Some of the most common specifiers include:
- With anxious distress: you feel keyed up, tense, unusually restless, have trouble concentrating because of worry, or fear that something awful will happen. This is one of the most frequently applied specifiers.
- With melancholic features: a deep, distinct quality of sadness, worse in the morning, with early morning waking, significant weight loss, and noticeable physical slowing or agitation.
- With atypical features: mood that temporarily lifts in response to good news, along with increased appetite, excessive sleep, heavy feelings in the limbs, or sensitivity to rejection.
- With psychotic features: depression accompanied by hallucinations or delusions.

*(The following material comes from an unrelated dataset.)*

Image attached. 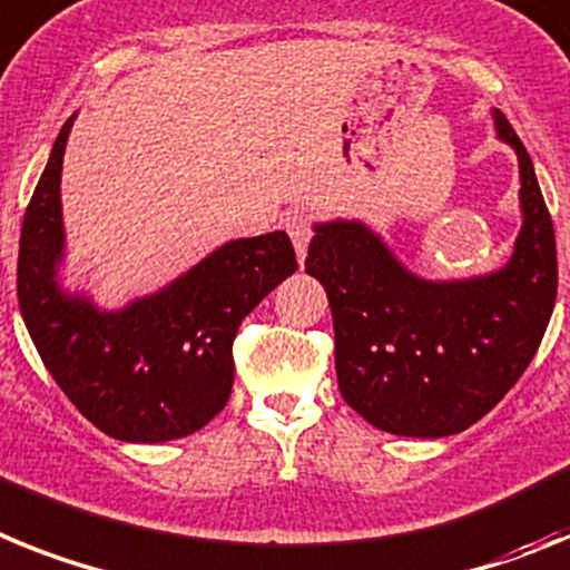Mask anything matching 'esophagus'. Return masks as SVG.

- With peripartum onset: depression that begins during pregnancy or within four weeks after delivery.
- With seasonal pattern: episodes that recur at the same time of year, most often in fall or winter.

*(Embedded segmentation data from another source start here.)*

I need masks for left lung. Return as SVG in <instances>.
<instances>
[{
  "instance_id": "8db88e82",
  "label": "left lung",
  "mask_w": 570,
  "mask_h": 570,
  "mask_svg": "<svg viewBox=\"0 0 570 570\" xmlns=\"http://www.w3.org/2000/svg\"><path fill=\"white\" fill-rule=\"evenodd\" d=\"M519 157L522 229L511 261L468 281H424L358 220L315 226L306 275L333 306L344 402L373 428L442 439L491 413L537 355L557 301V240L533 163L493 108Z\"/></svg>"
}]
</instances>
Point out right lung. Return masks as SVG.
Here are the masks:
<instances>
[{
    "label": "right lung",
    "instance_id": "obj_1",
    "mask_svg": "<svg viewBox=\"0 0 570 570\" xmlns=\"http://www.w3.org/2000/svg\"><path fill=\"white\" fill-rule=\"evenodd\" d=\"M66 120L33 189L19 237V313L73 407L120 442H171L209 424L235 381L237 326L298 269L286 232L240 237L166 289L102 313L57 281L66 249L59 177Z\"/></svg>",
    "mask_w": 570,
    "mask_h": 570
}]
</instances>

These specifiers exist because depression doesn’t look the same in everyone. Someone with melancholic features and someone with atypical features may both meet the five-symptom threshold, but their day-to-day experience and their response to different treatments can vary considerably.
How Diagnosis Differs in Children and Teens
The same basic criteria apply to children and adolescents, with one notable exception: in young people, the core mood symptom can be irritability rather than sadness. A child who seems persistently angry, cranky, or easily frustrated may be experiencing depression even if they don’t describe feeling “sad.” This distinction matters because irritability in kids is easy to misread as a behavioral problem rather than a mood disorder.

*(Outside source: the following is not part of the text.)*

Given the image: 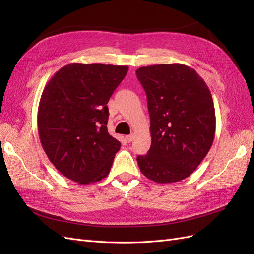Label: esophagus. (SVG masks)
<instances>
[{"label":"esophagus","mask_w":254,"mask_h":254,"mask_svg":"<svg viewBox=\"0 0 254 254\" xmlns=\"http://www.w3.org/2000/svg\"><path fill=\"white\" fill-rule=\"evenodd\" d=\"M125 139L127 142H132V140L134 139V134H129V135H126Z\"/></svg>","instance_id":"esophagus-1"}]
</instances>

Children are also less likely to articulate symptoms like worthlessness or difficulty concentrating. Clinicians often rely more heavily on reports from parents, teachers, and other caregivers, alongside direct observation, to piece together the full picture. The two-week duration requirement and the need for five or more symptoms still apply.
Why There’s No Single Test
People sometimes wonder why depression can’t be diagnosed with a brain scan or blood marker the way other conditions can. The short answer is that no reliable biological test exists yet. Depression involves complex changes in brain chemistry, hormones, inflammation, and neural circuits that vary from person to person. Blood tests during the diagnostic process are used to rule out other conditions, not to confirm MDD itself.
This makes the clinical interview the most important tool in the process. The quality of the diagnosis depends on how thoroughly your provider asks about your symptoms, their duration, their severity, and their impact on your life. If you feel your concerns were dismissed quickly or key symptoms weren’t explored, seeking a second evaluation from a mental health specialist is reasonable.